Today, I found another reason to like the name. It is easy to find pictures to accompany posts.
Motivations
When last I approached web applications programming, I was using XSLT and developing an XML pipeline engine called Relay. This engine is still about. I’m a fan of Saxon and XSLT.
XSLT, The T is for Transform
The problem with XSLT is that it is sight too complicated for XML generation. XSLT is a transform language. In order to generate a document from XSLT you need to feed it a bogus document. Then you match the root of the document, but copy none of it. Instead, you write out your new document.
Using this method, dynamic content must be passed in as parameters. A complicated document, with a lot of different dynamic sections, would require a lot of parameters passed to the Template. The invocation of the template looks and feels messy.
Feeding XSLT, With XML Serialization
There are ways to generate a document to get the ball rolling, like using XStream to serialize an object graph, which work rather well. Building map with the objects in them, and then serializing them gave a nice big XML document to roll from.
However, it does not always work, of course. Your object graph has to contain the data. You’ll have a JDBC cursor, for example, that you need to convert into an List, before you can put it in a Map that would also include the user login information.
The output can be very complicated, include a lot of extra data that is undesired, and is not terribly semantic.
There major drawback is that, if all I was doing was laying out a simple signup form, I couldn’t do that layout separately from the development of the form. I needed to start with the object model, serialize it, develop a transform. I’d have to create a pipeline to see what was going on at all.
A lot of complexity for something that once upon a time, was very simple.
JSP, Perpetual Context Switching
JSP hurts my eyes and my brain. I don’t like to see wayward Java injected into that twisty, angle-bracket maze.
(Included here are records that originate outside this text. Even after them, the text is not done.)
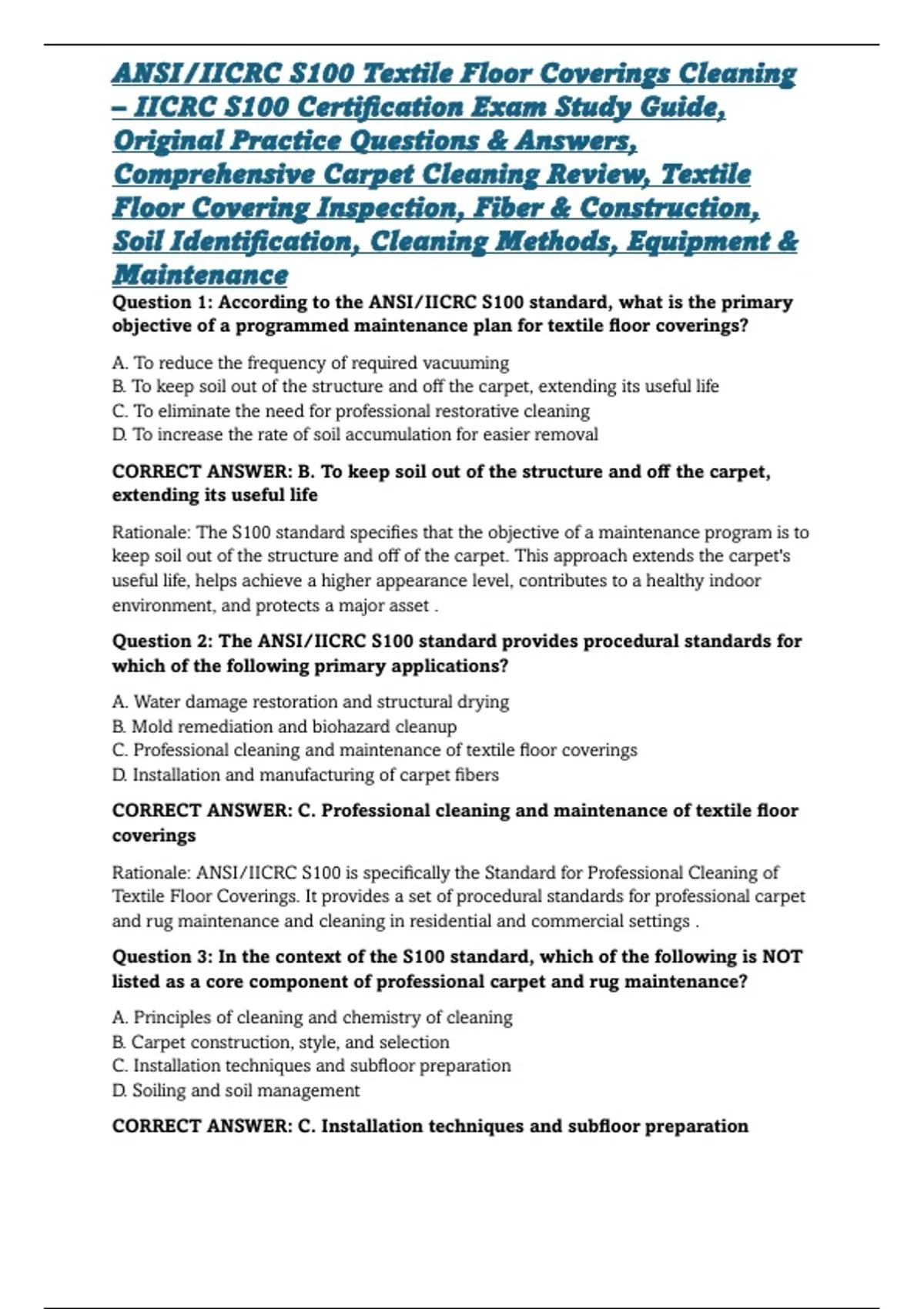 ANSI/IICRC S100 Textile Floor Coverings Cleaning – IICRC S100 Certification Exam Study Guide, Original Practice Questions & Answers, Comprehensive Carpet Cleaning Review, Textile Floor Covering Inspection, Fiber & Construction, Soil Identification, Cleaning Methods, Equipment & Maintenance

Question 1: According to the ANSI/IICRC S100 standard, what is the primary objective of a programmed maintenance plan for textile floor coverings?

A. To reduce the frequency of required vacuuming
B. To keep soil out of the structure and off the carpet, extending its useful life
C. To eliminate the need for professional restorative cleaning
D. To increase the rate of soil accumulation for easier removal

CORRECT ANSWER: B. To keep soil out of the structure and off the carpet, extending its useful life

Rationale: The S100 standard specifies that the objective of a maintenance program is to keep soil out of the structure and off of the carpet. This approach extends the carpet's useful life, helps achieve a higher appearance level, contributes to a healthy indoor environment, and protects a major asset .

Question 2: The ANSI/IICRC S100 standard provides procedural standards for which of the following primary applications?

A. Water damage restoration and structural drying
B. Mold remediation and biohazard cleanup
C. Professional cleaning and maintenance of textile floor coverings
D. Installation and manufacturing of carpet fibers

CORRECT ANSWER: C. Professional cleaning and maintenance of textile floor coverings

Rationale: ANSI/IICRC S100 is specifically the Standard for Professional Cleaning of Textile Floor Coverings. It provides a set of procedural standards for professional carpet and rug maintenance and cleaning in residential and commercial settings .

Question 3: In the context of the S100 standard, which of the following is NOT listed as a core component of professional carpet and rug maintenance?

A. Principles of cleaning and chemistry of cleaning
B. Carpet construction, style, and selection
C. Installation techniques and subfloor preparation
D. Soiling and soil management

CORRECT ANSWER: C. Installation techniques and subfloor preparation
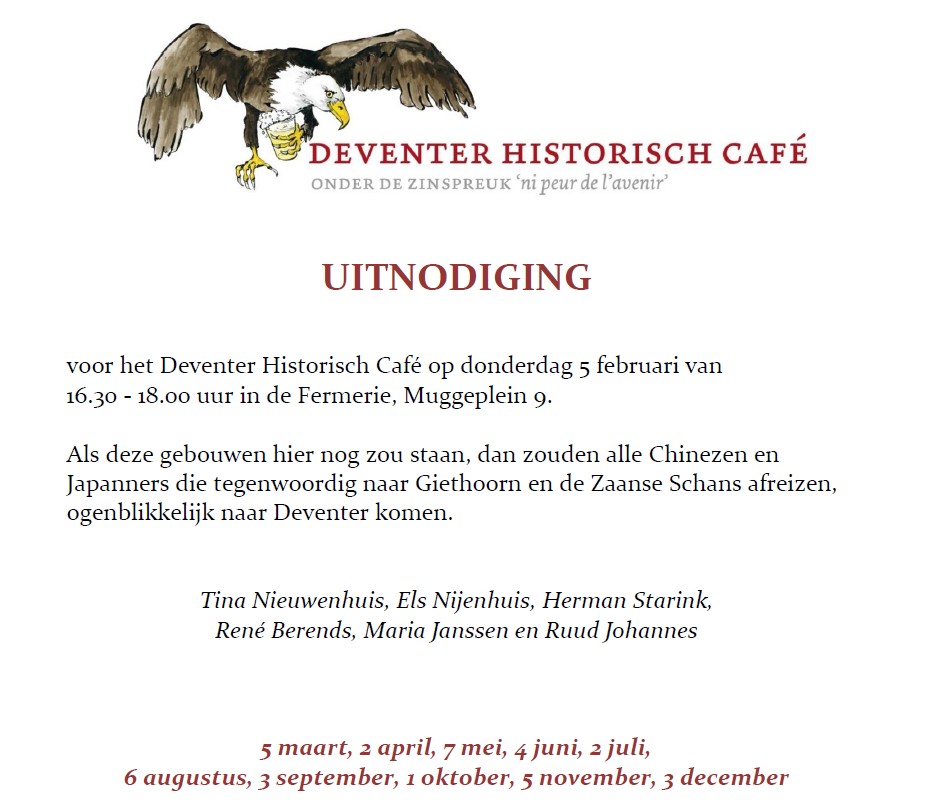 DEVENTER HISTORISCH CAFÉ
ONDER DE ZINSPREUK 'ni peur de l'avenir'

UITNODIGING

voor het Deventer Historisch Café op donderdag 5 februari van 16.30 - 18.00 uur in de Fermerie, Muggeplein 9.

Als deze gebouwen hier nog zou staan, dan zouden alle Chinezen en Japanners die tegenwoordig naar Giethoorn en de Zaanse Schans afreizen, ogenblikkelijk naar Deventer komen.

Tina Nieuwenhuis, Els Nijenhuis, Herman Starink, René Berends, Maria Janssen en Ruud Johannes

5 maart, 2 april, 7 mei, 4 juni, 2 juli, 6 augustus, 3 september, 1 oktober, 5 november, 3 december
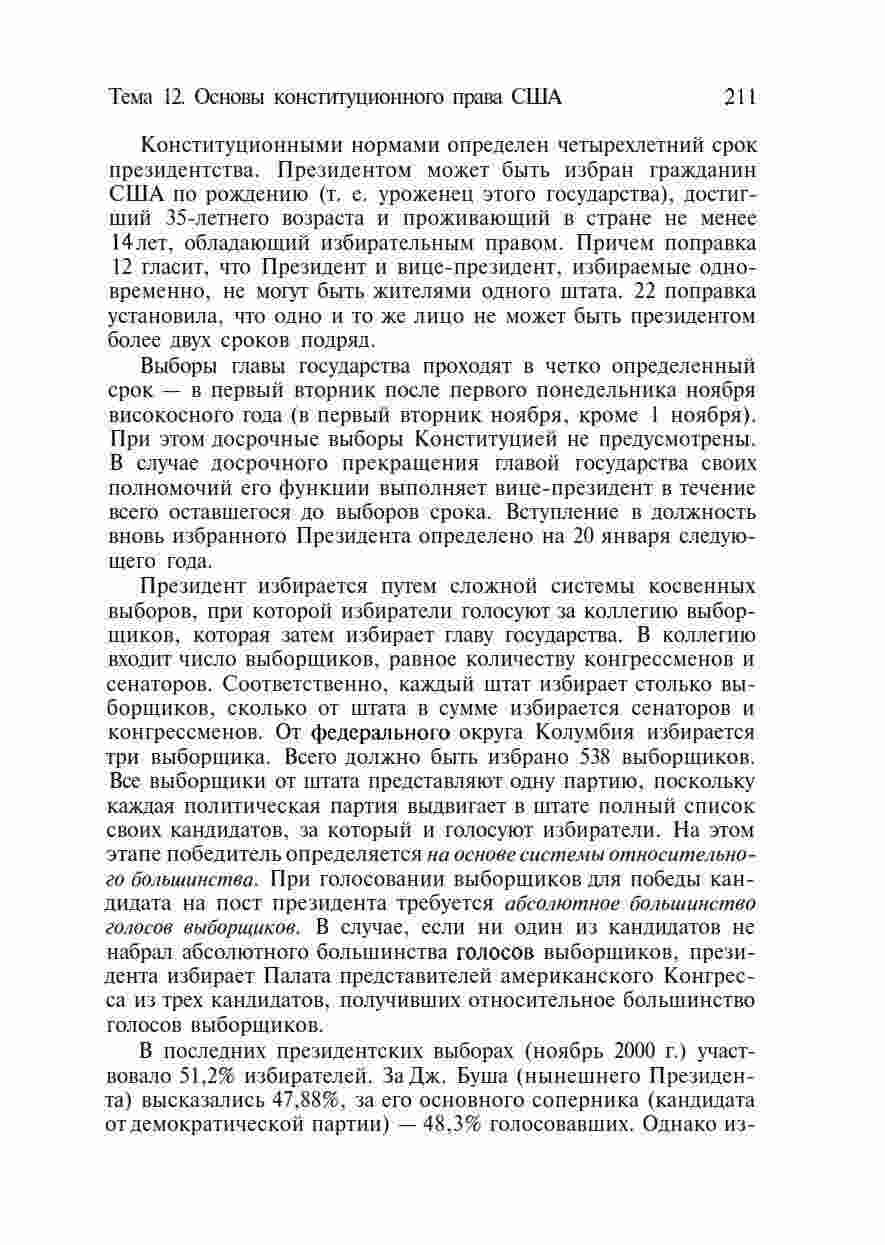 Тема 12. Основы конституционного права США 211

Конституционными нормами определен четырехлетний срок президентства. Президентом может быть избран гражданин США по рождению (т. е. уроженец этого государства), достигший 35-летнего возраста и проживающий в стране не менее 14 лет, обладающий избирательным правом. Причем поправка 12 гласит, что Президент и вице-президент, избираемые одновременно, не могут быть жителями одного штата. 22 поправка установила, что одно и то же лицо не может быть президентом более двух сроков подряд.

Выборы главы государства проходят в четко определенный срок — в первый вторник после первого понедельника ноября високосного года (в первый вторник ноября, кроме 1 ноября). При этом досрочные выборы Конституцией не предусмотрены. В случае досрочного прекращения главой государства своих полномочий его функции выполняет вице-президент в течение всего оставшегося до выборов срока. Вступление в должность вновь избранного Президента определено на 20 января следующего года.

Президент избирается путем сложной системы косвенных выборов, при которой избиратели голосуют за коллегию выборщиков, которая затем избирает главу государства. В коллегию входит число выборщиков, равное количеству конгрессменов и сенаторов. Соответственно, каждый штат избирает столько выборщиков, сколько от штата в сумме избирается сенаторов и конгрессменов. От федерального округа Колумбия избирается три выборщика. Всего должно быть избрано 538 выборщиков. Все выборщики от штата представляют одну партию, поскольку каждая политическая партия выдвигает в штате полный список своих кандидатов, за который и голосуют избиратели. На этом этапе победитель определяется на основе системы относительного большинства. При голосовании выборщиков для победы кандидата на пост президента требуется абсолютное большинство голосов выборщиков. В случае, если ни один из кандидатов не набрал абсолютного большинства голосов выборщиков, президента избирает Палата представителей американского Конгресса из трех кандидатов, получивших относительное большинство голосов выборщиков.

В последних президентских выборах (ноябрь 2000 г.) участвовало 51,2% избирателей. За Дж. Буша (нынешнего Президента) высказались 47,88%, за его основного соперника (кандидата от демократической партии) — 48,3% голосовавших. Однако из-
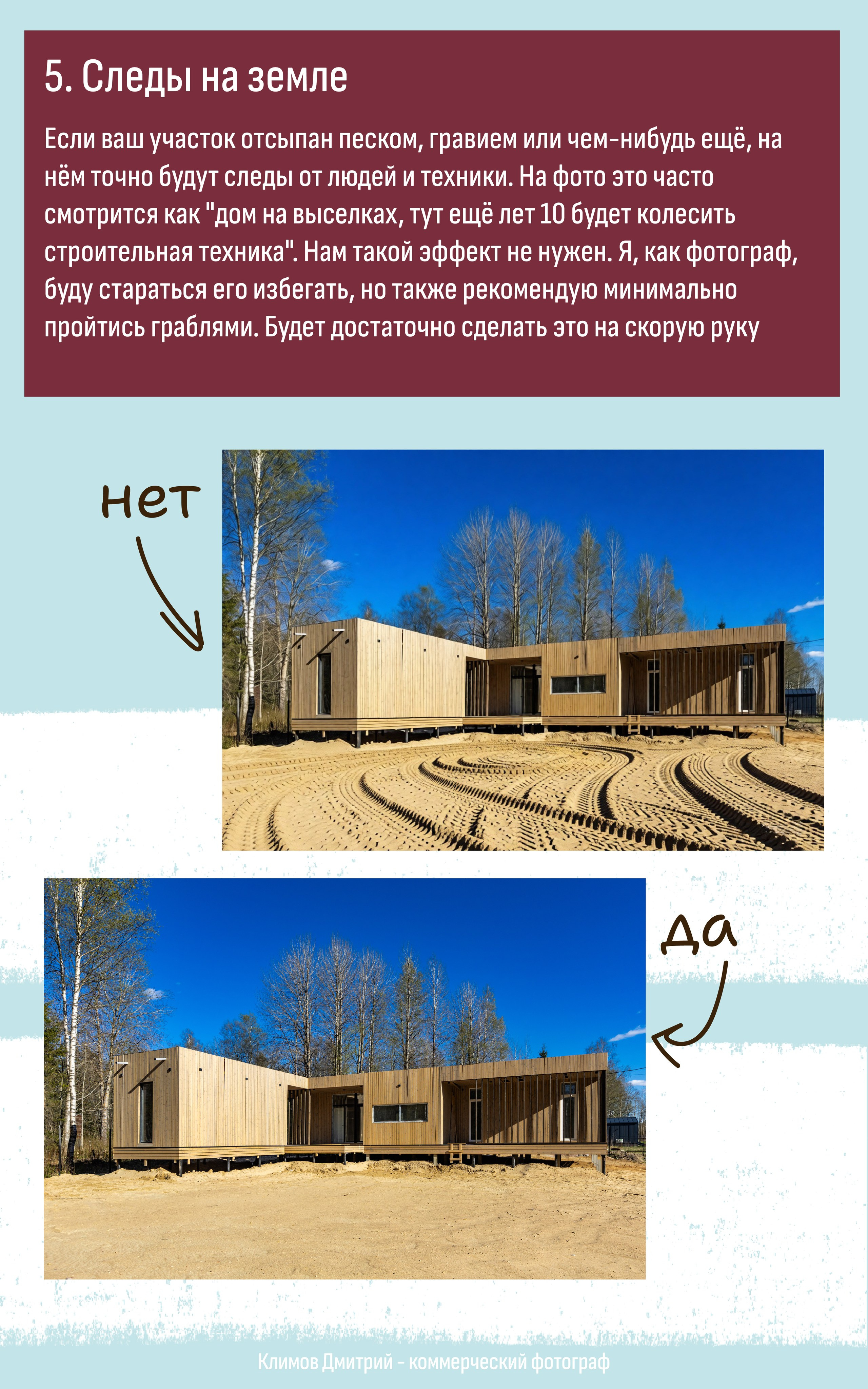 5. Следы на земле

Если ваш участок отсыпан песком, гравием или чем-нибудь ещё, на нём точно будут следы от людей и техники. На фото это часто смотрится как "дом на выселках, тут ещё лет 10 будет колесить строительная техника". Нам такой эффект не нужен. Я, как фотограф, буду стараться его избегать, но также рекомендую минимально пройтись граблями. Будет достаточно сделать это на скорую руку

нет

да

Климов Дмитрий - коммерческий фотограф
I don’t like it because it’s not valid XML. I don’t like it because logic has bled into the presentation.
On the client side, I manipulate the DOM with JavaScript, rather than place JavaScript directly in the document. Certainly, in client side JavaScript, there is no concept of a while loop that emits XML. (Okay, there is, but didn’t you get the memo? You’re not supposed to use document.write anymore.)
Two worlds collide.
Display Only XHTML
My ideal template engine would allow me to work on the XHTML separately. Creating the page in XHTML, then adding variable placeholders, and even then, using a utility that would strip the placeholders, view the static XHTML without having to yet implement the object model or controller.
I’d like to get back to the whipitupitude of the HTML and Perl days of yore.